#### Work instruction 1
According to the interview piece, under whom did Douglas John Hall study at Union Theological Seminary?
#### Work instruction 2
Summarize the interview piece in two sentences.

#### Passage for review
- - - -

What Time Is It?

Born in 1928, Douglas John Hall grew up in the United Church, studied at Union Theological Seminary in New York City under Paul Tillich and Reinhold Niebuhr, and is professor emeritus at McGill University, Montreal. He is a popular teacher and a familiar name in Presbyterian circles. Many of his books have been reviewed in, and he has been quoted in, many articles in this magazine over the decades; he has taught, preached and lectured at Presbyterian colleges and churches.

Hall made his way to the Presbyterian College, Montreal, one morning to sit in front of a computer screen. Meeting him in that virtual landscape were his former doctoral student, Rev. Dr. Nick Athanasiadis, senior minister at Leaside, Toronto, and Rev. Barry Doner, minister at Wasaga Beach Community, Ont. Doner had studied Hall at Knox College, Toronto.

You can watch a video of this conversation at the bottom of this post.

Nick Athanasiadis: Let us maybe entitle this conversation, “On Being the Church at the End of Christendom.” Maybe this is a mouthful for those who would be listening in on this. And perhaps it’s a mouthful for us as well, but can I ask you to say a little bit about what do we mean when we say Christendom?

- - - -

Brief web captions
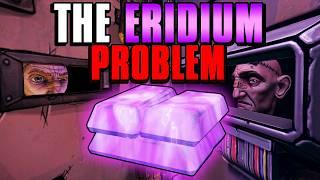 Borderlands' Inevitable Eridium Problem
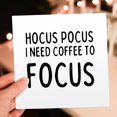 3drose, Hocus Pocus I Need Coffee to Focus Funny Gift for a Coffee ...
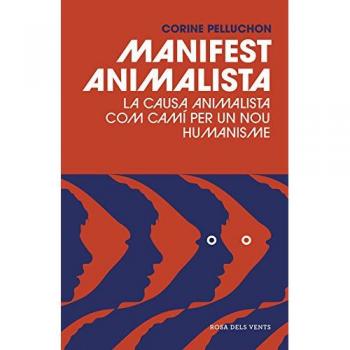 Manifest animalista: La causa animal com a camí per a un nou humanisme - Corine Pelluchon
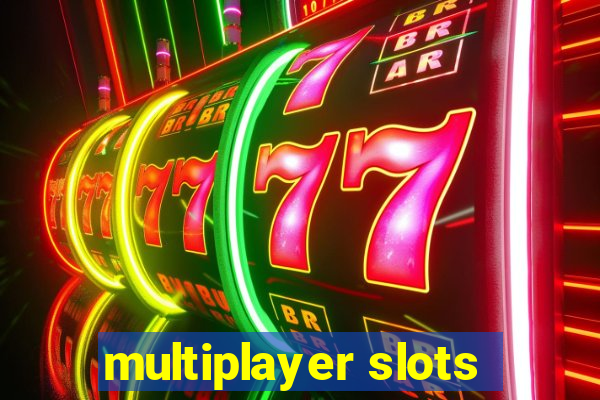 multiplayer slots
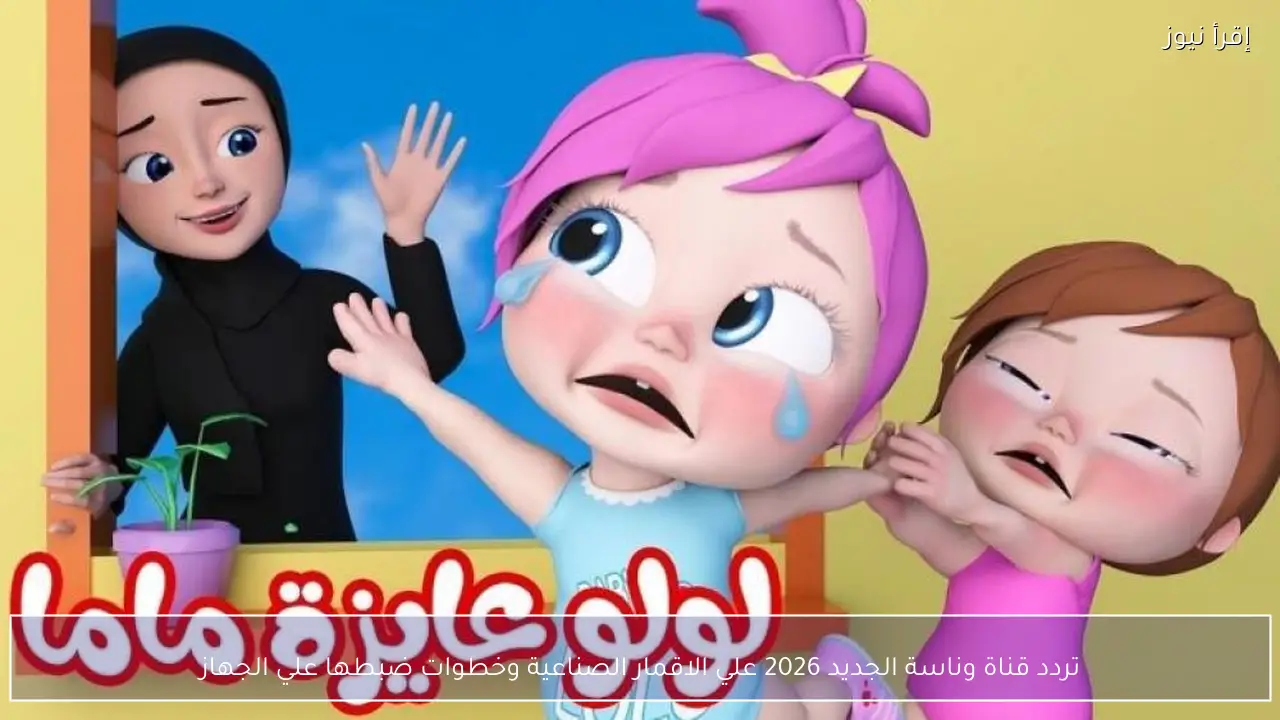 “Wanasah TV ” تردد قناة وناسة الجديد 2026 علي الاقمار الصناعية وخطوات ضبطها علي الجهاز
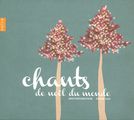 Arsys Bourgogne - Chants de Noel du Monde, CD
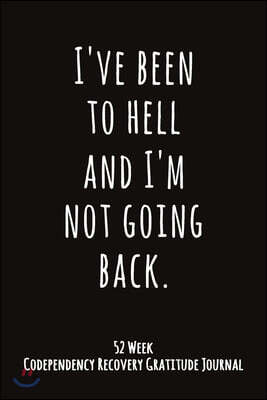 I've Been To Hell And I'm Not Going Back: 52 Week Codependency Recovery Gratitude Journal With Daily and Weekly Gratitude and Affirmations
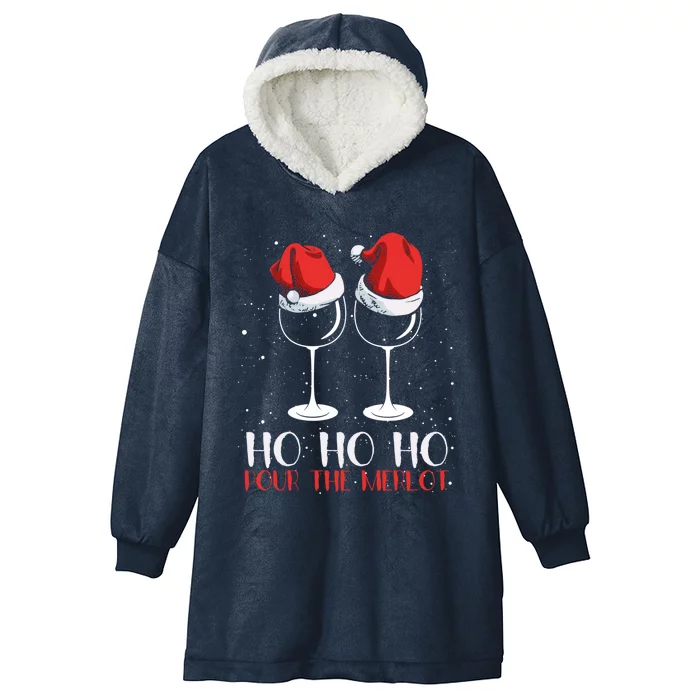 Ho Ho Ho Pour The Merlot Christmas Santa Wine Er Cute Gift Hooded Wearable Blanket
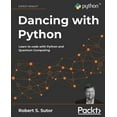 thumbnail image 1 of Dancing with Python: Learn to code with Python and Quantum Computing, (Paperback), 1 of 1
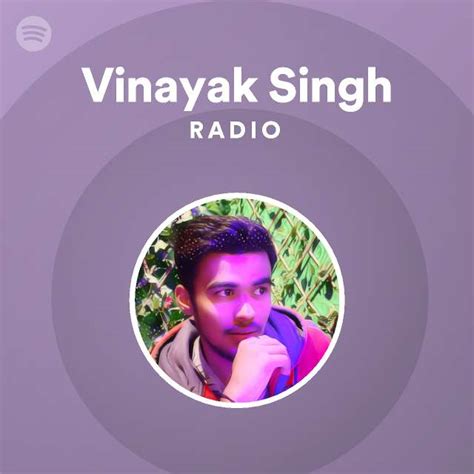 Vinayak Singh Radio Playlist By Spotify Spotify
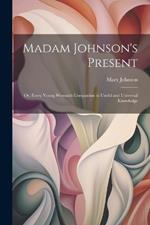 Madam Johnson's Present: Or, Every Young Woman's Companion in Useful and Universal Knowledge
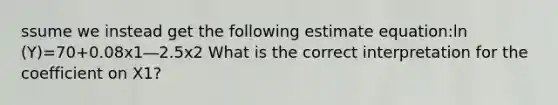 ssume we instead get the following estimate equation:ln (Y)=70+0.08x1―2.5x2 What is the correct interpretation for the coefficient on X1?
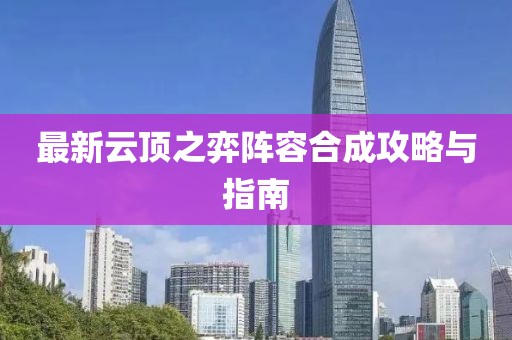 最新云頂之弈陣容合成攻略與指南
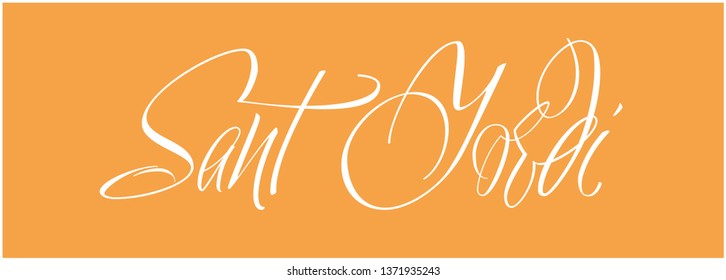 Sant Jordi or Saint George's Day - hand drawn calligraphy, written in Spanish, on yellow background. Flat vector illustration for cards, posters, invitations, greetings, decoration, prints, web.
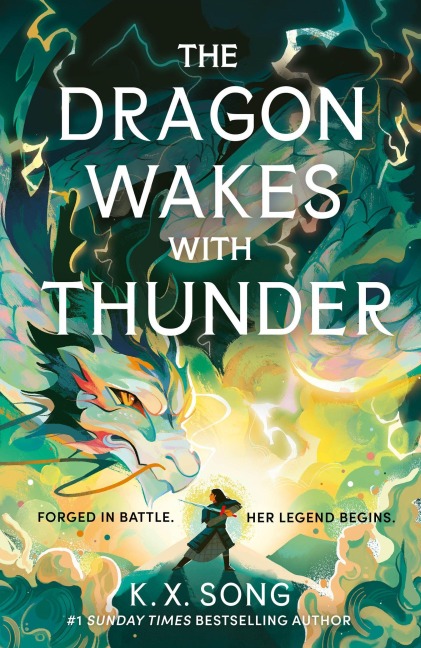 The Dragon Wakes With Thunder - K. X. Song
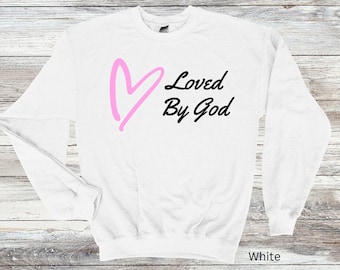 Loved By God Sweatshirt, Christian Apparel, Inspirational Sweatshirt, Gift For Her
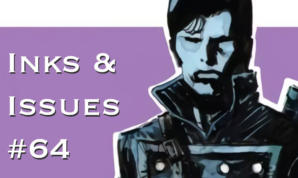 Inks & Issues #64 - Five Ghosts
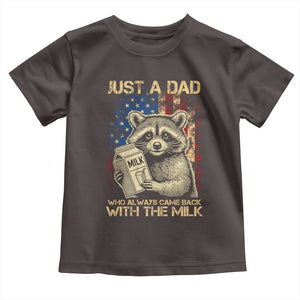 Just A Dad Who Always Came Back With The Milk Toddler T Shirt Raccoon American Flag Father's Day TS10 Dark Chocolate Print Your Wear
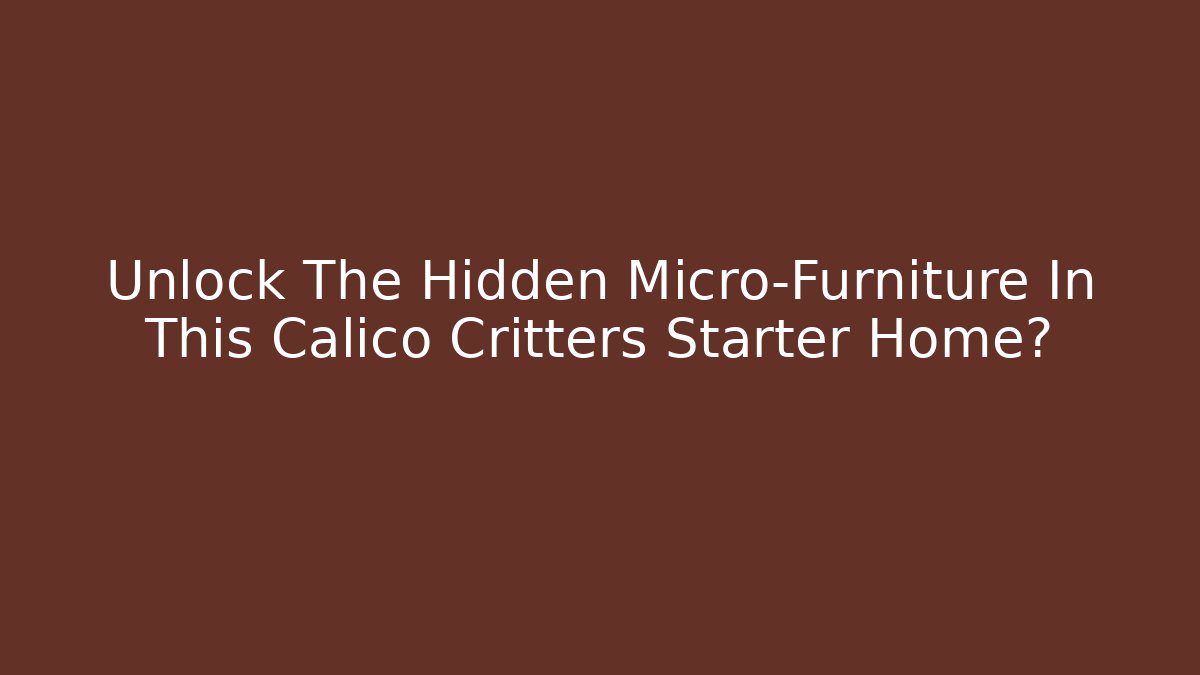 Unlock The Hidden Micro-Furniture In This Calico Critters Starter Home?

- - - -

#### Answer box 1
Paul Tillich and Reinhold Niebuhr.

#### Answer box 2
Douglas John Hall, born in 1928 and now professor emeritus at McGill University, is a popular teacher and a familiar name in Presbyterian circles. At the Presbyterian College in Montreal, he met online with his former doctoral student Rev. Dr. Nick Athanasiadis and with Rev. Barry Doner for a video conversation, which Athanasiadis suggested calling "On Being the Church at the End of Christendom."